• [Extracto del documento]:
____

Fernando Zamora
@fernandovzamora
“Hubo alguna vez un leñador”; con estas palabras comienza
el 35 Foro de La Cineteca.
A mí el cine japonés de animación me abre la mente en flor de
loto. Kaguya va de un cortador
de bambú que un día encuentra a una princesa tan pequeña que cabe en la palma
de la mano.
El estilo visual está más cerca de un Hokusai influido
por los pintores flamencos del XVII que de los maestros del anime japonés. El dibujo juega
con la delicadeza de pinceles de diverso grosor.
La tradición occidental trae a memoria las Metamorfosis de Ovidio. Kaguya se
transforma en una muchacha ante los ojos de sus padres adoptivos. Aquí está la
belleza: no es necesario explicar lo que no tiene explicación. Arte es metamorfosis.
La princesa crece, se enamora, se vuelve una
delicada mujer de sociedad en el Japón medieval. La música acompasa las escenas
—otra vez— en sintonía perfecta con el arte que Japón hizo suyo cuando Estados
Unidos los abrió al capitalismo a cañonazos.
Comparar esta historia con los cuentos de Kurosawa resulta
fácil, pero creo que sus orígenes están en una tradición aún más rara. Oriente
y Occidente aquí se mezclan. Kaguya
tiene mucho de Puccini (más que de Kurosawa). Kaguya es Turandot.
En el pueblo de lo padres adoptivos de Kaguya, los
niños son campesinos. Pobres, pero no miserables. Ha comenzado a surgir, sin
embargo, una clase nueva en la isla. Burguesía. El padre de la niña quiere
usarla para comprar un título nobiliario. Pero, ¿una princesa de cuento de
hadas oriental puede tener el espíritu de un Barry Lyndon burgués? Yo creo que no.
Los colores de la película gozan de algo muy de
Europa, de cuentos infantiles del XIX, aunque el final no puede ser más
asiático: música, danza y deidades parecen venir marchando desde India hasta la Isla del Sol Naciente.
Si un poema puede ser interpretado no merece ser
dicho. Así decía un maestro del haiku. Tal vez esta sea otra razón para gozar
(que no interpretar) las desventuras de una princesita que padece el tránsito entre
el feudalismo y el nacimiento del Japón burgués.

____

• [Entradas guardadas]:
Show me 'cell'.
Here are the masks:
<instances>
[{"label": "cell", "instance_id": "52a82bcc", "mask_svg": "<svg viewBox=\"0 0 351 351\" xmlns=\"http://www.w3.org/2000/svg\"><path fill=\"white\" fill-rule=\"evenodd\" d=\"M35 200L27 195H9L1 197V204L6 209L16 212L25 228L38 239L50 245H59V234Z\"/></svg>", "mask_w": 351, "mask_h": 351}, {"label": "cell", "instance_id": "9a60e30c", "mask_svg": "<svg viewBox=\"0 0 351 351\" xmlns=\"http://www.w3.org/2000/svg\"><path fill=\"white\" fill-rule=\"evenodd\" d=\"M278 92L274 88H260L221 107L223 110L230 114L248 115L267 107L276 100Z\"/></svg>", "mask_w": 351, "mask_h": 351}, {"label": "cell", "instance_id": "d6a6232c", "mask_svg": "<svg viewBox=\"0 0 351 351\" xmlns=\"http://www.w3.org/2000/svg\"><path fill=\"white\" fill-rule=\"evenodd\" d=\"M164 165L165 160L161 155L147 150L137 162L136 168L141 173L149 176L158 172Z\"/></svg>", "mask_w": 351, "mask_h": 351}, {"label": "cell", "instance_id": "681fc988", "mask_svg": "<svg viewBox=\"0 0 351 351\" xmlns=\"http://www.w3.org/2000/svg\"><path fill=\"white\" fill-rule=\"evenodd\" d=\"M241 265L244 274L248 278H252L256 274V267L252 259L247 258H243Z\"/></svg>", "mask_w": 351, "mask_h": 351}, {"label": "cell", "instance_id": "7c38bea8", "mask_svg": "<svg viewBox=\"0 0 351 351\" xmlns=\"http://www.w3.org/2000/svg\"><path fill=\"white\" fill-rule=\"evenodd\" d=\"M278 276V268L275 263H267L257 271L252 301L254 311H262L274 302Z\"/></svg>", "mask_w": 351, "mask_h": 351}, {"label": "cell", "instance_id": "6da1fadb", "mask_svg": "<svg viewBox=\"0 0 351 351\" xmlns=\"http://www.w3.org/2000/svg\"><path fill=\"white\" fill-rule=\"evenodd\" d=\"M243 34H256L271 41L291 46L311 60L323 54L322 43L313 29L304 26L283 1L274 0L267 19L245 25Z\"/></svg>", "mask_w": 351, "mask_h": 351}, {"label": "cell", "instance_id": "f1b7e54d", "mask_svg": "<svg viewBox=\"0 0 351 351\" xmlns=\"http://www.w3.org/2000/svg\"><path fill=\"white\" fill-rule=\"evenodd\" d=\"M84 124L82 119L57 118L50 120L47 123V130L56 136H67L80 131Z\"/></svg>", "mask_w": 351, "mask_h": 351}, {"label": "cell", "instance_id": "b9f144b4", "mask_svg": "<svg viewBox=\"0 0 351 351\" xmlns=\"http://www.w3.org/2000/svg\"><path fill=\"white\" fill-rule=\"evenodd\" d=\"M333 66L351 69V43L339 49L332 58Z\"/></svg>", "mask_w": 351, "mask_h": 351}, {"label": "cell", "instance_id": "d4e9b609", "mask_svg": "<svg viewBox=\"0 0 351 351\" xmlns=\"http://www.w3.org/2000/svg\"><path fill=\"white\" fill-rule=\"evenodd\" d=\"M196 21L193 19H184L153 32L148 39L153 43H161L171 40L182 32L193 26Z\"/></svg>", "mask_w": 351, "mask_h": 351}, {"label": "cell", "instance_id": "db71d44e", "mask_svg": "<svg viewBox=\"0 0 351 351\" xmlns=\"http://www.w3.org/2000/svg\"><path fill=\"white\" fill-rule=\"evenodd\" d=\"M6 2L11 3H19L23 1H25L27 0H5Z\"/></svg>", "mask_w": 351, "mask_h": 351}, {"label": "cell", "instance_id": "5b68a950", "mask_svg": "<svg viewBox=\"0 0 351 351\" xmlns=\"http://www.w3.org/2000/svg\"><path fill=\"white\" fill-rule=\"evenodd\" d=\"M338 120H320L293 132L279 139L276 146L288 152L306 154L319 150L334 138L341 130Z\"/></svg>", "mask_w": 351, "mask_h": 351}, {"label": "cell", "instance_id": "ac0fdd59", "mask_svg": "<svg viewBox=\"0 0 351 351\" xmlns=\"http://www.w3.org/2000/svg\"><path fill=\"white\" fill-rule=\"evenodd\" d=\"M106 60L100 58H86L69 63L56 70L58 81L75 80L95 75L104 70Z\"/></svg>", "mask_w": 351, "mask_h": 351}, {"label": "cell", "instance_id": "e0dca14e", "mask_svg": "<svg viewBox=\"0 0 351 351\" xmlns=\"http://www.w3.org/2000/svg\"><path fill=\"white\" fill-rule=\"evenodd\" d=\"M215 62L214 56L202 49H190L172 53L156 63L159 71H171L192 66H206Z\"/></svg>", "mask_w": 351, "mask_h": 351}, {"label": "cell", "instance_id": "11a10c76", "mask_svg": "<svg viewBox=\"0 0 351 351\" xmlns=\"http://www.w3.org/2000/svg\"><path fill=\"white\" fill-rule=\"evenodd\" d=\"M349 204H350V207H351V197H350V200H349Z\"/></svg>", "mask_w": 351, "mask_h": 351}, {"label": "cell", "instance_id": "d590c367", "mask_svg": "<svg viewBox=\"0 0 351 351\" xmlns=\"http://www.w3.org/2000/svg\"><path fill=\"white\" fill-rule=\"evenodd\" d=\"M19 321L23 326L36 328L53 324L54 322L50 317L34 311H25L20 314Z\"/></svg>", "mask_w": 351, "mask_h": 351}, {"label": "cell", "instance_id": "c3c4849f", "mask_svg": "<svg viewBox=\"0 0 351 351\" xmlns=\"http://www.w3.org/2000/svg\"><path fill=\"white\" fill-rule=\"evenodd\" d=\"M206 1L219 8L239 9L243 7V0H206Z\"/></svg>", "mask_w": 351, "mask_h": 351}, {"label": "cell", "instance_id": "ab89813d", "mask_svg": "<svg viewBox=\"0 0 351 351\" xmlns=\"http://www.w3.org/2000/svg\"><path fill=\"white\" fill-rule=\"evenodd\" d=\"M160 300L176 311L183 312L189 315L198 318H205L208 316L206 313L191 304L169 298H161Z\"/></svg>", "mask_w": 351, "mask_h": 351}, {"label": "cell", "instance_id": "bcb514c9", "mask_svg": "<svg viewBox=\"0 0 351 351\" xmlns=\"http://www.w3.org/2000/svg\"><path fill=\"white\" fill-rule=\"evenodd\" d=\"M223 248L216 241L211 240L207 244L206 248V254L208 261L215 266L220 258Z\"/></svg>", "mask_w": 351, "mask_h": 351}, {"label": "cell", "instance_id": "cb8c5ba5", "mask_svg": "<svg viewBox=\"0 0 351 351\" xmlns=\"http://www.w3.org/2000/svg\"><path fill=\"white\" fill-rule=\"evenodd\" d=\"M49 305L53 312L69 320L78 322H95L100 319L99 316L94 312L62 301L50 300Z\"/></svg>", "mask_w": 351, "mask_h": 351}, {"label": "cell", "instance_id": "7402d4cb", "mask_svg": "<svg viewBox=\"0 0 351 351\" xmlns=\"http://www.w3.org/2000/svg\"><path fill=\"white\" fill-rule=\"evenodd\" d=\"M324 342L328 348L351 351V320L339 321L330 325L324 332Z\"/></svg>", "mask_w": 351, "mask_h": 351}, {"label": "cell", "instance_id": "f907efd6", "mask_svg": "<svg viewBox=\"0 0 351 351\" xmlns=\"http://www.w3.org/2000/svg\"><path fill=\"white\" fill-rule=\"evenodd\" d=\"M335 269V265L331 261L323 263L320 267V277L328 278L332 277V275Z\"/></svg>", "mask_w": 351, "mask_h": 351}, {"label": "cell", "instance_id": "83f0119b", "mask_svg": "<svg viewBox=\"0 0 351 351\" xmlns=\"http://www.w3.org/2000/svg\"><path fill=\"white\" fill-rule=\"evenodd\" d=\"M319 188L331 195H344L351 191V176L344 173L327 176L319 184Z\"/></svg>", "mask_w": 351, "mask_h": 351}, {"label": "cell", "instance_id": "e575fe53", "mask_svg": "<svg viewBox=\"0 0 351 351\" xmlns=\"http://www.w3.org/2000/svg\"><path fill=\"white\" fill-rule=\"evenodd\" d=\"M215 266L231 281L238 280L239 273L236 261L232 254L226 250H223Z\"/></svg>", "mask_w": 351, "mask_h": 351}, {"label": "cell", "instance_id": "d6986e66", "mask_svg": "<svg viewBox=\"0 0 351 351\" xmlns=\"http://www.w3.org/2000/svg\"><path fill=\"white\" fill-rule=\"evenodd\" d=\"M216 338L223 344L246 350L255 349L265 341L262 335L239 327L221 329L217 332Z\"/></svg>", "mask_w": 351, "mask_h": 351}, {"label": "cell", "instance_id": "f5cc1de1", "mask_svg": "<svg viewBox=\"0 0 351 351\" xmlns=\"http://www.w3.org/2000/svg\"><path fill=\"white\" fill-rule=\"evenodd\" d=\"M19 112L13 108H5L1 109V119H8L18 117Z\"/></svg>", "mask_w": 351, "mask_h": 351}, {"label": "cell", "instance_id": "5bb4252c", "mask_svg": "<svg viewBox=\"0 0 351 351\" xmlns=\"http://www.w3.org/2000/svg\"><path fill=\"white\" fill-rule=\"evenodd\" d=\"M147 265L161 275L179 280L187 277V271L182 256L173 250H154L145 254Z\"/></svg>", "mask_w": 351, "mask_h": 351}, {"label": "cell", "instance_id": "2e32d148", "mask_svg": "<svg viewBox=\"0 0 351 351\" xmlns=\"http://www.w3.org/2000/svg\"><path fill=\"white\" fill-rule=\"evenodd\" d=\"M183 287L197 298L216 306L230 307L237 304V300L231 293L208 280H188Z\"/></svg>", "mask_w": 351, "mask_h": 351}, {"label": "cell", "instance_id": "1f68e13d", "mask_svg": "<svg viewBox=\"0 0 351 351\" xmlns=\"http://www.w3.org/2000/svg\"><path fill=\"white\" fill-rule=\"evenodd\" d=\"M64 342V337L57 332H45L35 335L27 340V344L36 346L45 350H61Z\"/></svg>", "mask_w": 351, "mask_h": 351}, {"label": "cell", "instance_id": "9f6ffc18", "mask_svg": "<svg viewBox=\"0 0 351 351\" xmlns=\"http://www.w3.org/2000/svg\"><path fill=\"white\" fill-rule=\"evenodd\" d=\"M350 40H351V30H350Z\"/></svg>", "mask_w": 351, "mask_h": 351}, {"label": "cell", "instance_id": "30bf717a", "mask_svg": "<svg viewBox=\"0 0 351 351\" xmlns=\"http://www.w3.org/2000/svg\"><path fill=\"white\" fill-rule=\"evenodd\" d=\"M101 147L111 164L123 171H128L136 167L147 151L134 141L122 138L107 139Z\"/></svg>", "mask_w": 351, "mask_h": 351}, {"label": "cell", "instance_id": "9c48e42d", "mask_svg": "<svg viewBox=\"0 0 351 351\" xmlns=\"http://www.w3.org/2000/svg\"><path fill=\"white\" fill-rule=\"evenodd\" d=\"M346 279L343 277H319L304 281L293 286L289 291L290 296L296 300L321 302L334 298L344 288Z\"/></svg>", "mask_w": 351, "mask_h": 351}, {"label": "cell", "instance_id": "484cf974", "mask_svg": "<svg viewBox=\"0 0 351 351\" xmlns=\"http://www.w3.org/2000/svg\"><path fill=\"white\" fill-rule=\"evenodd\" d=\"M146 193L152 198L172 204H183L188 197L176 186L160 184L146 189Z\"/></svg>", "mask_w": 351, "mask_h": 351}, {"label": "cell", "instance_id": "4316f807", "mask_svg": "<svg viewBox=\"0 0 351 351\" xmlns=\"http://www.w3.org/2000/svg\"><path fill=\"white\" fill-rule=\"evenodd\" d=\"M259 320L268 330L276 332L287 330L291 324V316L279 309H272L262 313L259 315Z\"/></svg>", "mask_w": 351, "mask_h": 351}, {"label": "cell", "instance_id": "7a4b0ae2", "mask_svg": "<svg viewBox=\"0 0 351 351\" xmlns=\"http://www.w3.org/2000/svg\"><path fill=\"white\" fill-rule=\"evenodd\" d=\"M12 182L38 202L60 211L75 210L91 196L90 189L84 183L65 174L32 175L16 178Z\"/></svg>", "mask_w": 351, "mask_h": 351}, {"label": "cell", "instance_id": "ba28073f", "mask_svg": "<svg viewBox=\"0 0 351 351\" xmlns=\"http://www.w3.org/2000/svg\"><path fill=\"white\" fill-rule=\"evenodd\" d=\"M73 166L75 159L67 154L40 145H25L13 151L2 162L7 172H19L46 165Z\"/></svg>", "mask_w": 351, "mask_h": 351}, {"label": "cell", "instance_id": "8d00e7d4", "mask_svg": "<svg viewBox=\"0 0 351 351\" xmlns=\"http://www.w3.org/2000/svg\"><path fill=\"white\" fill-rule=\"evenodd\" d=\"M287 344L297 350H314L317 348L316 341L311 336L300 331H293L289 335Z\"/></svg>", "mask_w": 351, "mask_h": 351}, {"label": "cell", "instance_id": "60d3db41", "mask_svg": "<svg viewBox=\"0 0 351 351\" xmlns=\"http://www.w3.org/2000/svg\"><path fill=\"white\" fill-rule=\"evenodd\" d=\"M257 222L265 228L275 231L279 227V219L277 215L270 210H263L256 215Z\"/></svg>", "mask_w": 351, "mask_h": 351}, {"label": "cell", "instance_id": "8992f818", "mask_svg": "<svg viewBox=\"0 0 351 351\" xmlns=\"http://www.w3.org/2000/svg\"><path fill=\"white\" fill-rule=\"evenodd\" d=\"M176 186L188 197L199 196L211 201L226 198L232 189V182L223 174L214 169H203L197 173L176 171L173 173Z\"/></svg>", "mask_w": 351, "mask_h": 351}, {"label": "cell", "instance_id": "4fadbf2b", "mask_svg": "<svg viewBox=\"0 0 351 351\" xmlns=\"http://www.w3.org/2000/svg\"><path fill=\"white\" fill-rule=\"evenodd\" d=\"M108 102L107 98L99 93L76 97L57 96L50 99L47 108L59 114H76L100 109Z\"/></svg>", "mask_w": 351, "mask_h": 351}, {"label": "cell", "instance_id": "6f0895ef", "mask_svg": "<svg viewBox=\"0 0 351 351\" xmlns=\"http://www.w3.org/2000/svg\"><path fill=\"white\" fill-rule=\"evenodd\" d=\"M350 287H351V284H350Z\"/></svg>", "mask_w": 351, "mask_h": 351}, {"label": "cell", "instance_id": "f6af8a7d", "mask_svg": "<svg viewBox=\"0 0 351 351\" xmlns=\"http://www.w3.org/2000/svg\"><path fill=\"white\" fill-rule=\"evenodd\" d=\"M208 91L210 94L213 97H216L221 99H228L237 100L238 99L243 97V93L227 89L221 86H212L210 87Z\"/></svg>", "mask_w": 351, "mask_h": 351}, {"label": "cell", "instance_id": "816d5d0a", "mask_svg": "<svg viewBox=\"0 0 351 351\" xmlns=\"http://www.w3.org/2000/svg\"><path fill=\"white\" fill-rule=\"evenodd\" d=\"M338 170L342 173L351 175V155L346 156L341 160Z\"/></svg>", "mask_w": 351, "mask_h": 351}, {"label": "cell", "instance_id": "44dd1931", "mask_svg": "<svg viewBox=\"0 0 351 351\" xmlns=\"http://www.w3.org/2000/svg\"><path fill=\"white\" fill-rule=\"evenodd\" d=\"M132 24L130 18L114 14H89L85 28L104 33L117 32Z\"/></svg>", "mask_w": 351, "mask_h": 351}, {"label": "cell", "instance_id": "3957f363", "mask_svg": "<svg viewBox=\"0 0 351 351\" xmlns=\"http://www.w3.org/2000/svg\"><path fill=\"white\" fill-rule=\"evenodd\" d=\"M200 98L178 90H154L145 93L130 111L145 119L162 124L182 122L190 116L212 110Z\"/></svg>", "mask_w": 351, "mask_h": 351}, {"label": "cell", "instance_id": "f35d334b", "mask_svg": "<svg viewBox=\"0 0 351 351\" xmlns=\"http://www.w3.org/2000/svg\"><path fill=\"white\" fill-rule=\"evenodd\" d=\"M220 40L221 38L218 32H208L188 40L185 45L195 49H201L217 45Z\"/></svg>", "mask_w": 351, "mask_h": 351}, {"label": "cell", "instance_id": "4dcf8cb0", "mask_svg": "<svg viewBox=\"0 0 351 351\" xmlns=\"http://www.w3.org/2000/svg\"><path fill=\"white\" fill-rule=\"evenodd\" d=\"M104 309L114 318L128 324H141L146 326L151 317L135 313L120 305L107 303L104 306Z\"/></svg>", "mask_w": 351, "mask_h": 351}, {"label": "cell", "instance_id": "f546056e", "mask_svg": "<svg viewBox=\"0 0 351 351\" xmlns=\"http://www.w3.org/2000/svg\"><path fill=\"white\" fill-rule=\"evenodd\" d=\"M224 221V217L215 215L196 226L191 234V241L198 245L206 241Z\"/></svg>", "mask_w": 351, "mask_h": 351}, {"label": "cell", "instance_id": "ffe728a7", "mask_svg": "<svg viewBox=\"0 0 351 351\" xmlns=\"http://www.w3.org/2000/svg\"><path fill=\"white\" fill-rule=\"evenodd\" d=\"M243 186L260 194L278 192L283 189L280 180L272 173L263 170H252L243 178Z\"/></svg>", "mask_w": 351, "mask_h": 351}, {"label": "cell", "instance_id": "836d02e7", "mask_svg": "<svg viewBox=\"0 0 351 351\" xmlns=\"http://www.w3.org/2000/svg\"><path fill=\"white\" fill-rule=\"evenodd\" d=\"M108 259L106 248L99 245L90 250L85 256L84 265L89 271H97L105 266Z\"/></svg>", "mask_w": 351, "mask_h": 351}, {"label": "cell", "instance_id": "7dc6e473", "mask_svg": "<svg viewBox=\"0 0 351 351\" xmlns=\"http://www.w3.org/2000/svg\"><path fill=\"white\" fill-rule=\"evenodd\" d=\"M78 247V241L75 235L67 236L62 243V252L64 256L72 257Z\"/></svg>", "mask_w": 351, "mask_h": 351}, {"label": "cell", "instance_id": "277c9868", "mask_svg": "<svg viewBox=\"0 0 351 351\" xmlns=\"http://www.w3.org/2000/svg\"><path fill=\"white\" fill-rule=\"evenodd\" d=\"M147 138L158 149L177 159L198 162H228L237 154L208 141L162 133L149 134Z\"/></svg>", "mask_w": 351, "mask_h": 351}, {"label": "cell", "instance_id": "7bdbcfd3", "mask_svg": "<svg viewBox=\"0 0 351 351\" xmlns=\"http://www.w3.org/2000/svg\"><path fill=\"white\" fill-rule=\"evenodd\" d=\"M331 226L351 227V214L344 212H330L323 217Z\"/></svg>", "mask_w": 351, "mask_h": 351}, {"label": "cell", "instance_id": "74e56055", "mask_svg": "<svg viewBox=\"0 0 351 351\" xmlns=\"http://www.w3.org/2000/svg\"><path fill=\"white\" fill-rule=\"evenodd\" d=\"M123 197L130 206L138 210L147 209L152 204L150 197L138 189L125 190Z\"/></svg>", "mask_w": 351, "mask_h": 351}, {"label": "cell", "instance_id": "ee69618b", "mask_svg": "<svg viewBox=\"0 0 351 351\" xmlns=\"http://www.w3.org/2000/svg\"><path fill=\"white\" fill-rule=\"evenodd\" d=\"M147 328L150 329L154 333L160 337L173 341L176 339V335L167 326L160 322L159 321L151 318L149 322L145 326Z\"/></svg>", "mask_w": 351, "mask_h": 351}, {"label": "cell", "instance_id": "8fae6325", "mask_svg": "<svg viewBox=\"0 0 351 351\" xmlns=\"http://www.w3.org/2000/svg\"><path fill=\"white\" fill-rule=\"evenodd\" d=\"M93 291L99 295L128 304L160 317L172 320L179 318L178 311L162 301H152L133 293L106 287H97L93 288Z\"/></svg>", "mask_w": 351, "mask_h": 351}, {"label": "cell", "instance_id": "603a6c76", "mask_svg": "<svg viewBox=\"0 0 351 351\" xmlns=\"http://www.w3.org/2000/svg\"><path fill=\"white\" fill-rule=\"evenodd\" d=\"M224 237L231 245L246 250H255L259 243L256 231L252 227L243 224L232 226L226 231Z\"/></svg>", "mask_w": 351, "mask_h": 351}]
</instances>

____

• [Tareas por realizar]:
A: Del texto sobre Kaguya, copia el pasaje desde "A mí el cine" hasta "de diverso grosor.", ambos incluidos, y cambia "Hokusai" por "Hiroshige".
B: Traduce al inglés esta oración del texto sobre Kaguya: "El dibujo juega con la delicadeza de pinceles de diverso grosor."
Responde basándote solo en el texto sobre Kaguya.

• [Respuestas por tarea]:
A:
A mí el cine japonés de animación me abre la mente en flor de
loto. Kaguya va de un cortador
de bambú que un día encuentra a una princesa tan pequeña que cabe en la palma
de la mano.
El estilo visual está más cerca de un Hiroshige influido
por los pintores flamencos del XVII que de los maestros del anime japonés. El dibujo juega
con la delicadeza de pinceles de diverso grosor.

B: The drawing plays with the delicacy of brushes of varying thickness.